I raced across the lobby and bounded down the steps to Track 17. Lynn stood on the platform. A light shone in the distance. The concrete vibrated under my feet.

            “Don’t go,” I called to her. “Don’t go to D.C.”

            “I never intended to,” Lynn said. “There’s no one in D.C.” She squeezed Doris to her chest.

            I smiled, thinking Lynn was about to come into my outstretched arms. I smiled, wanting to hug Doris and claim her as my own. I ached to feel Lynn’s body melt into mine. It would be the summer of 1970 once more, but the only one with bare feet would be my little Doris.


            These days, I sometimes go to Philadelphia to find Doris. She’d be about thirty-six. She’d have children of her own, my grandchildren. I look in the suburbs, too. Merion or Bryn Mawr or across the river in Cherry Hill, New Jersey. I look for someone with dark hair, a slender build, and chocolate-brown eyes.

            None of these women are my Doris, of course. In Manyunk, a small community along the Schuylkill River, north of downtown Philadelphia, someone called the police and they questioned me in the parking lot of an I-HOP where “Doris” and her two children were having dinner.

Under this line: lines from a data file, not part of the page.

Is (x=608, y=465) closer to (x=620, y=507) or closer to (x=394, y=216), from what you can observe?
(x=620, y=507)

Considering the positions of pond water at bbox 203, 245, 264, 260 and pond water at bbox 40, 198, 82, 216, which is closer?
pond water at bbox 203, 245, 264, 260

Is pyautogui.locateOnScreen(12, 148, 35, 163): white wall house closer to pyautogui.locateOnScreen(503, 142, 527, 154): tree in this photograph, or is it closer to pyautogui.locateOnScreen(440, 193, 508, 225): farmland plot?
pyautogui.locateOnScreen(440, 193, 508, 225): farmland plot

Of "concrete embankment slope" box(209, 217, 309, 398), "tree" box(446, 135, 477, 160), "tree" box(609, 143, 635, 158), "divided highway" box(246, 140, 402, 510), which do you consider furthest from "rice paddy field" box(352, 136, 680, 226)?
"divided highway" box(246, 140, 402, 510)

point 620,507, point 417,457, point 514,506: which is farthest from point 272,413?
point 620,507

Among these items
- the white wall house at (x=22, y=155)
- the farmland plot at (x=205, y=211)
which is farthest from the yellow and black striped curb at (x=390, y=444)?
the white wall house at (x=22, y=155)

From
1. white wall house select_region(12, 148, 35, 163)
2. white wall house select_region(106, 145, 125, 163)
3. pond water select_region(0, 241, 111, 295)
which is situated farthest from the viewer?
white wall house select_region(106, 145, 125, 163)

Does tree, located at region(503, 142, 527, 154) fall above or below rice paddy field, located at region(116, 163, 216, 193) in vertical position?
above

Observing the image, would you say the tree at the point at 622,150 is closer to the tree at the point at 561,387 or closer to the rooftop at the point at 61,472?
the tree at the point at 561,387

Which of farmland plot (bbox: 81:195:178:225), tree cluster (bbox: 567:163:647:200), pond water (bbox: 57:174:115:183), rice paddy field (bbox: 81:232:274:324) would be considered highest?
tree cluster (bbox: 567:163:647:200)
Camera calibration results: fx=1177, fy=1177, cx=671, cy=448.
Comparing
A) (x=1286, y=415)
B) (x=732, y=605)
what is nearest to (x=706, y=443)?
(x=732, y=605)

            “It’s just a case of mistaken identity,” I said, and tried to be affable. “I haven’t seen my daughter in years.”

“So we ain’t gotta send you over to Eastern for a psych exam?” one of the cops asked. He was stout, with rippling jowls, the essence of police. His partner scrutinized my driver’s license and rental car papers. What should I do? Take out that old clipping? The one that makes me cry?

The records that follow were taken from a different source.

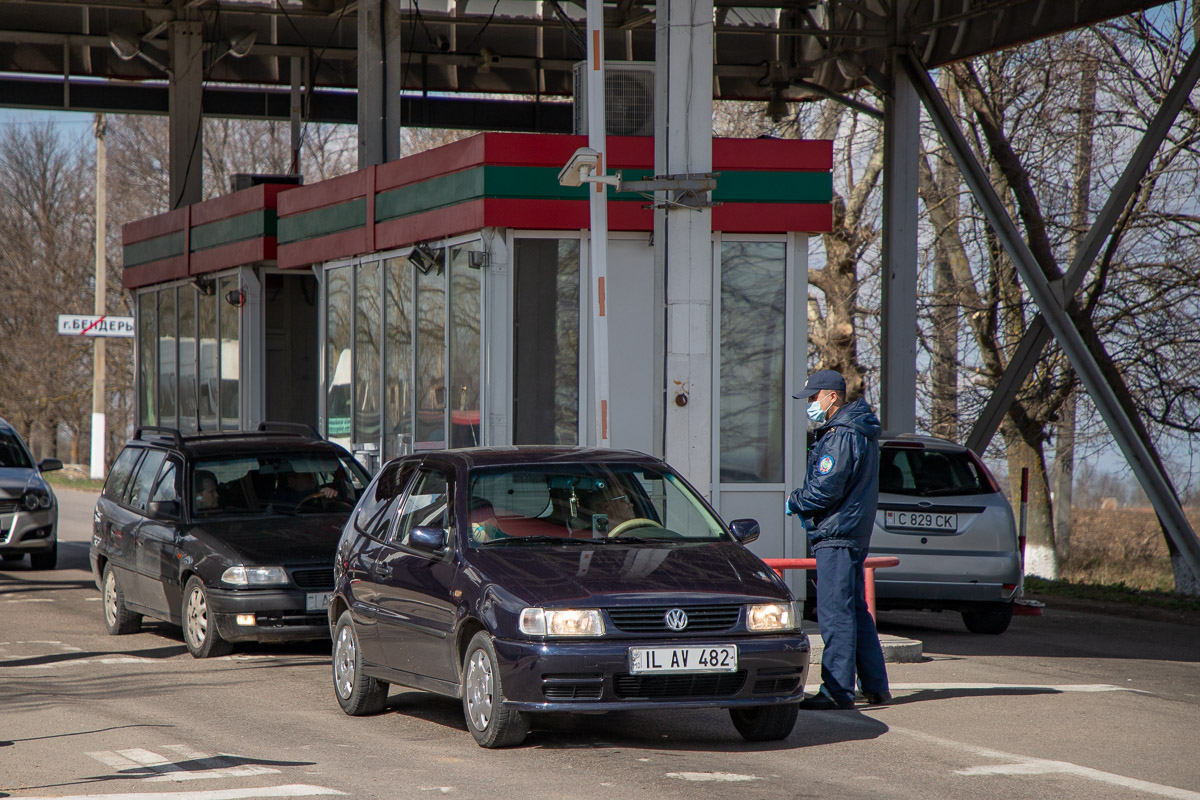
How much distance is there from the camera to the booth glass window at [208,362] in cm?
2170

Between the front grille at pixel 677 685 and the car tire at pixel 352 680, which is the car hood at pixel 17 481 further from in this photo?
the front grille at pixel 677 685

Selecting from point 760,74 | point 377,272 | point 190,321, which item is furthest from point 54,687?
point 760,74

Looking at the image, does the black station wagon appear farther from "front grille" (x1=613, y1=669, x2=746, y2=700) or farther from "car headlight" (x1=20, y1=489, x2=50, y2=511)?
"car headlight" (x1=20, y1=489, x2=50, y2=511)

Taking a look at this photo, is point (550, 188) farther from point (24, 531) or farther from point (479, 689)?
point (24, 531)

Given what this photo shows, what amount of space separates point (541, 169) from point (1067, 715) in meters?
7.11

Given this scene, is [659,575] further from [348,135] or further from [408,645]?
[348,135]

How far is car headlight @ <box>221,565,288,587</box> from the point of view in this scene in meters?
11.2

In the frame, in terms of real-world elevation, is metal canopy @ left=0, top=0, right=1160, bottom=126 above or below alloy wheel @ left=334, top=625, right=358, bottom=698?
above

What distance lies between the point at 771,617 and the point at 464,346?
7666mm

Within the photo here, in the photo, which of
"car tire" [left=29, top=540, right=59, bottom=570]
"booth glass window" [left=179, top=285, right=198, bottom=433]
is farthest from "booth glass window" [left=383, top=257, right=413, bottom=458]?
"booth glass window" [left=179, top=285, right=198, bottom=433]

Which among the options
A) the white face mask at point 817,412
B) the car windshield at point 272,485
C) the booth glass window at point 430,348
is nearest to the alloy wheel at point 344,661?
the white face mask at point 817,412

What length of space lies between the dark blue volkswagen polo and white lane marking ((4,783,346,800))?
112 centimetres

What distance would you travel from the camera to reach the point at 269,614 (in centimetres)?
1127

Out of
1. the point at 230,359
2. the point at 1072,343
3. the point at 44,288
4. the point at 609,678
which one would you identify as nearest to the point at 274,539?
the point at 609,678
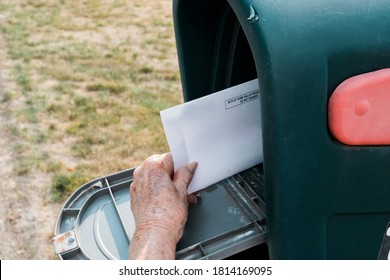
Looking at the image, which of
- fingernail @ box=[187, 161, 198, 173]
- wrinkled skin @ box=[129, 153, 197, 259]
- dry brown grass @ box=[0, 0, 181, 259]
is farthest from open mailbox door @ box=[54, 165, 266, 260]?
dry brown grass @ box=[0, 0, 181, 259]

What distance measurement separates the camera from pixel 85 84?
4879 mm

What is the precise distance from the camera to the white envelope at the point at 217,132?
4.70 feet

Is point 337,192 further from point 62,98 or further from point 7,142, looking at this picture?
point 62,98

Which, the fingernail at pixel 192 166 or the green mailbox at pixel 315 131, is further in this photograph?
the fingernail at pixel 192 166

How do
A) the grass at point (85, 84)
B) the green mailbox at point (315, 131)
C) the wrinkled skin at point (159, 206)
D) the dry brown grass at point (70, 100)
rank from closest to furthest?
1. the green mailbox at point (315, 131)
2. the wrinkled skin at point (159, 206)
3. the dry brown grass at point (70, 100)
4. the grass at point (85, 84)

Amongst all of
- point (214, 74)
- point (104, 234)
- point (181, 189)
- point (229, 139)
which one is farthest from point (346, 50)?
point (104, 234)

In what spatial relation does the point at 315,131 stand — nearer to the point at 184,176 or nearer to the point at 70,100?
the point at 184,176

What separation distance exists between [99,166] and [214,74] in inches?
82.1

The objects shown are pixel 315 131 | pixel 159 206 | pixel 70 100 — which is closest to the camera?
pixel 315 131

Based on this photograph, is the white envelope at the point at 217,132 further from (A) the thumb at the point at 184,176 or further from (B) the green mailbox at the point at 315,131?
(B) the green mailbox at the point at 315,131

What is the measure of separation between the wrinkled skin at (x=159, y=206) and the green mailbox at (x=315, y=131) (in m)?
0.25

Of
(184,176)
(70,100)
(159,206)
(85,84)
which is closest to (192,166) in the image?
(184,176)

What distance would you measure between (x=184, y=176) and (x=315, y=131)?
0.41 metres

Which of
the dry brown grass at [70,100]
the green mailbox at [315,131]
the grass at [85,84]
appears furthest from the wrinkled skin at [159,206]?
the grass at [85,84]
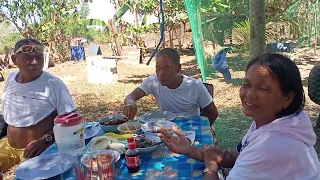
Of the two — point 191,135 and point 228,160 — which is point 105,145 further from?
point 228,160

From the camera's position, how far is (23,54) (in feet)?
8.59

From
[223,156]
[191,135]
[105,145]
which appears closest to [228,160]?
[223,156]

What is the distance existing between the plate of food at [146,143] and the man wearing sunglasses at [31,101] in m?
0.93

            “Get in your car so we don’t have to take you in. And don’t go following that young lady no more.”

            I walked to my car, settled myself behind the wheel. I took out my wallet and extracted the folded piece of old Daily News newsprint. The article which told of the death of a 26-year-old woman who lowered her child to the platform before jumping in front of a train pulling into Track 17 at Thirtieth Street Station.

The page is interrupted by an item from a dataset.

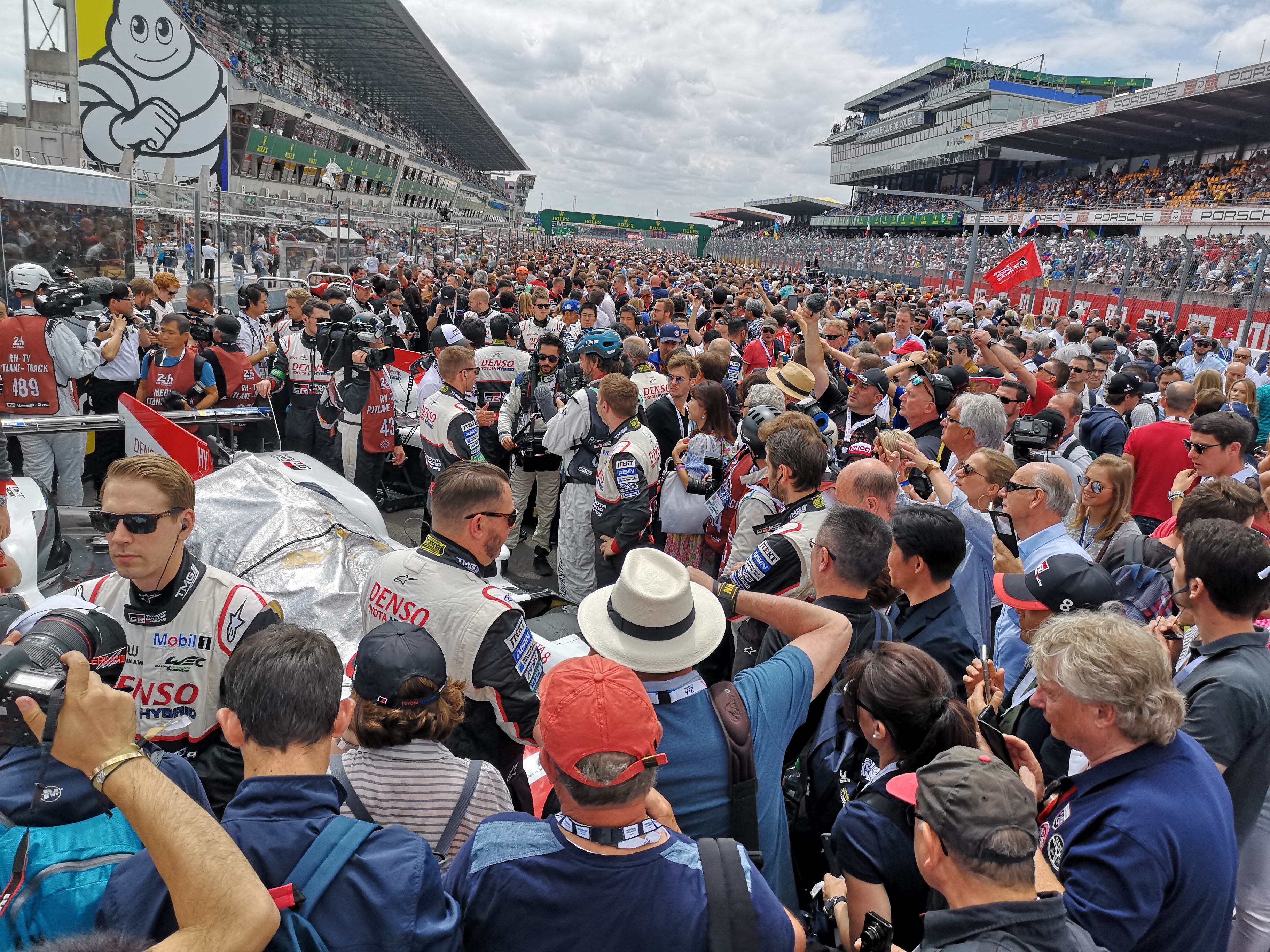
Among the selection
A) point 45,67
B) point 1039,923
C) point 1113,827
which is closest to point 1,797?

A reporter found me that night while I stood on the platform, my forehead bleeding from where I’d hit it against a pillar. When the police finished questioning me, the reporter jumped in, listened intently as I told him what happened, and then waxed poetically at my expense to write his little article.

Which I keep in my wallet. I know the words by heart. They say nothing except the bare facts. A woman. A child. A fast-moving train. They say nothing of what I remember, as if my memory is somehow incorrect. In my mind, Lynn calls my name, her eyes dancing one last time, her chin wrinkling, her lips forming the words, “I love you.”